Bislang haben die ukrainischen Behörden nur wenige Russen für Kriegsverbrechen verurteilen können. Die meisten Verbrechen sind ungesühnt und werden es möglicherweise bleiben. Welches Signal geht von dieser Straffreiheit in Putins Krieg an andere Gewaltherrscher aus?
Türk: Im Moment scheint es tatsächlich so, als würden die meisten Täter straffrei ausgehen. Wenn ihnen weder in der Ukraine noch in Russland der Prozess gemacht wird, müssen die UN-Mitgliedsländer entscheiden, ob sie ein internationales Tribunal einrichten. Einzelne Staaten können auch nach dem Weltrechtsprinzip eigene Strafverfahren gegen mutmaßliche Verbrecher einleiten, die ihre Taten im Ausland verübten. Die Geschichte lehrt uns, dass die Mühlen der Gerechtigkeit langsam mahlen. Und die Täter müssen wissen, dass sie nicht straffrei davonkommen werden.
Wird sich Putin jemals vor Gericht für seine verbrecherischen Befehle verantworten müssen?
Türk: Das ist politisch wie rechtlich äußerst kompliziert. Ich will nicht spekulieren, aber so etwas erscheint mir zurzeit nicht realistisch.
Der Iran und Nordkorea befeuern mit Waffenlieferungen Russlands Angriffskrieg. Bei Abstimmungen in den Vereinten Nationen hat sich ein Block der Unterdrücker herausgebildet. Befürchten Sie eine globale Konfrontation zwischen westlich orientierten Rechtsstaaten und den Diktaturen?
Türk: Bei der ersten Abstimmung in der UN-Vollversammlung nach Russlands Einmarsch lehnten nur fünf Staaten eine Verurteilung Moskaus ab. Neben Russland waren das Belarus, Eritrea, Nordkorea und Syrien. Andere große Staaten wie China und Indien enthielten sich der Stimme. Diese Enthaltung der Staaten bedeutete aber nicht, dass sie Russlands Aggression unterstützen. Wir müssen aufpassen, dass wir nicht in ein Blockdenken verfallen. Die Menschenrechte jedenfalls gelten immer und überall. Das ist eine wichtige Botschaft an alle, die sie mit Füßen treten.
Noch eine Frage zu China. Ihre Vorgängerin als Hochkommissarin, Michelle Bachelet, zögerte lange, Chinas Führung wegen der Unterdrückungspolitik zu kritisieren. Wie wollen Sie die Machthaber in Peking zur Einhaltung der Menschenrechte bewegen?
Türk: Ich setze auf die effektivste Weise und führe einen Dialog mit der Regierung.

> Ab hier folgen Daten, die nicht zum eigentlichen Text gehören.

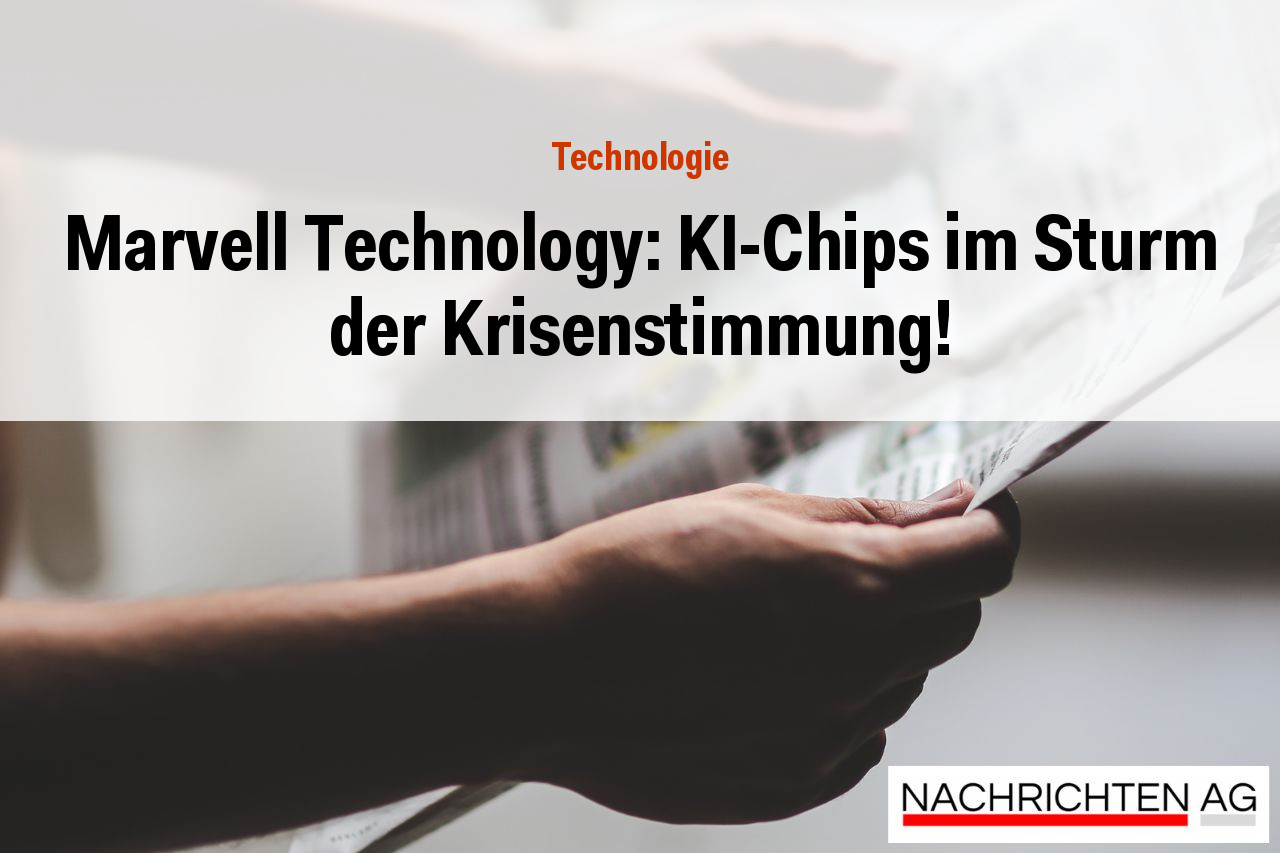 Marvell Technology: KI-Chips im Sturm der Krisenstimmung!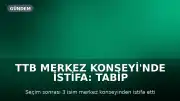 TTB Merkez Konseyi'nde İstifa: Tabip Odaları İnisiyatifinden 3 Üye Görevinden Ayrıldı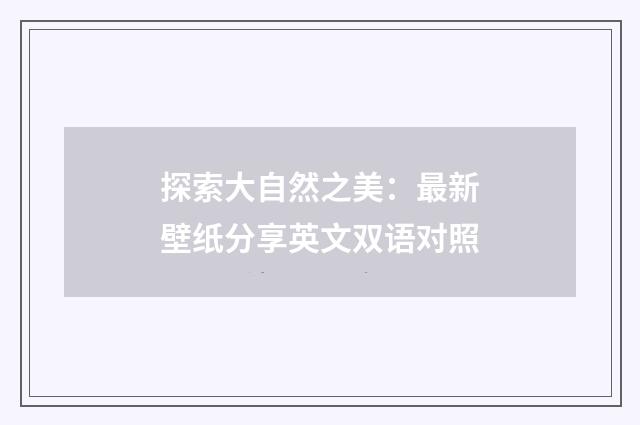 探索大自然之美:最新壁纸分享英文双语对照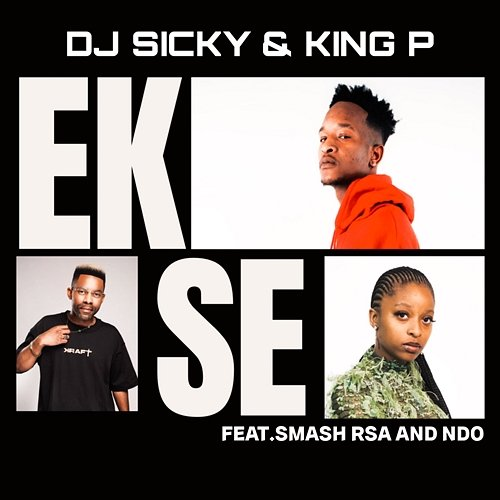 Ekse DJ Sicky, Smash RSA, King P, Ndo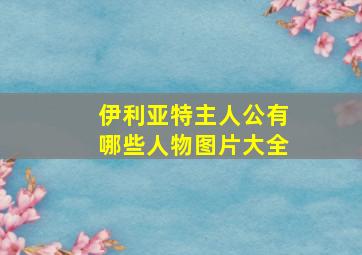 伊利亚特主人公有哪些人物图片大全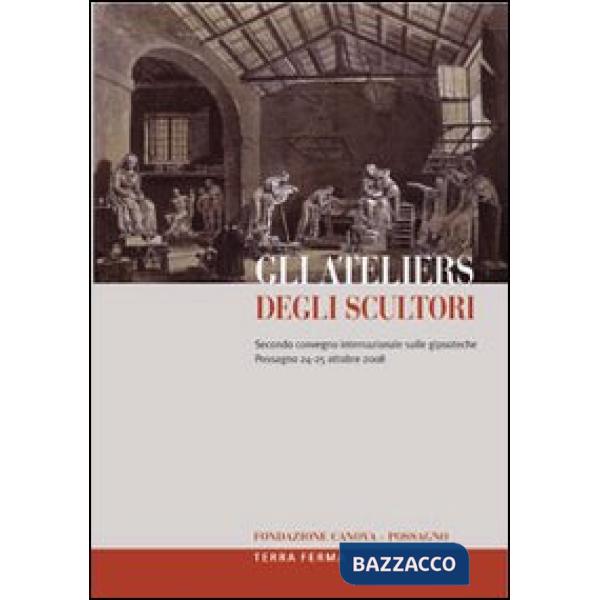 Ateliers degli scultori. Atti del secondo Convegno internazionale sulle gipsoteche (Possagno, 24-25 ottobre 2008). Ediz. multili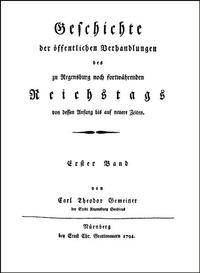 Geschichte der öffentlichen Verhandlungen des zu Regensburg noch fortwährenden Reichstags von dessen Anfang bis auf neuere Zeiten.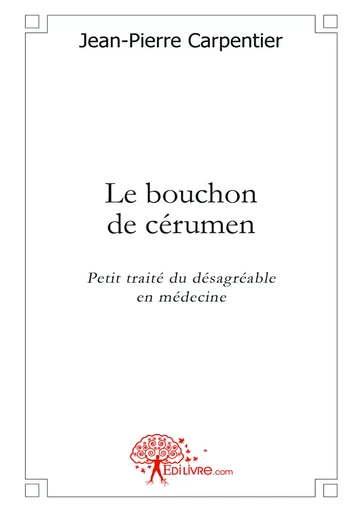 Le bouchon de cérumen - Jean-Pierre Carpentier - Editions Edilivre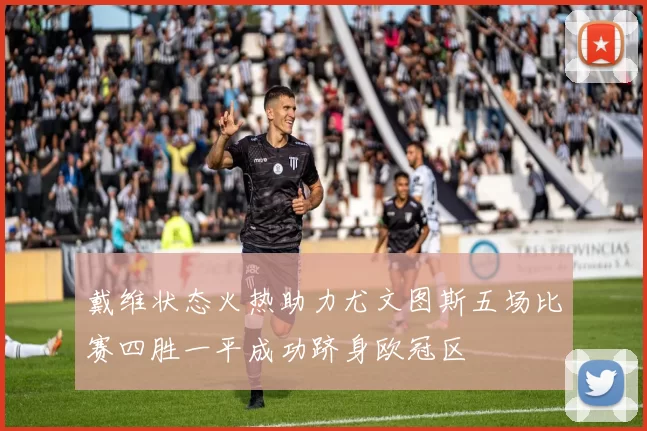 戴维状态火热助力尤文图斯五场比赛四胜一平成功跻身欧冠区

Es geht um internationale, regionale und nationale Punkte. Der Bericht meines Büros über die Lage Uiguren enthält viele Empfehlungen, um die Menschenrechtslage zu verbessern.
Zur Person: Der Österreicher Volker Türk, 57, ist seit Oktober Hochkommissar der Vereinten Nationen für Menschenrechte. Als oberster Wächter der Menschenrechte der UN verfügt er über keine direkte Macht gegenüber Regierungen. Der Hochkommissar sucht jedoch den Dialog mit den politisch Verantwortlichen, um Menschenrechte zu stärken. Er kann Ermittlungen einleiten und Unrechtregime öffentlich anprangern. Der Jurist Türk war Strategiechef des UN-Generalsekretärs und bekleidete hohe Positionen im Flüchtlingshilfswerk UNHCR. Türk wurde in Linz geboren. In Wien nahm er seinen ersten Job für die UN an. Türks Faszination und Engagement für die Menschenrechte wurde im konservativen Österreich der 1970er und 1980er Jahre geweckt. Als 15-Jähriger erwarb er den Text der Allgemeinen Erklärung der Menschenrechte: Das Büchlein liegt heute auf seinem Schreibtisch im Palais Wilson in Genf, dem Sitz des UN-Hochkommissariats.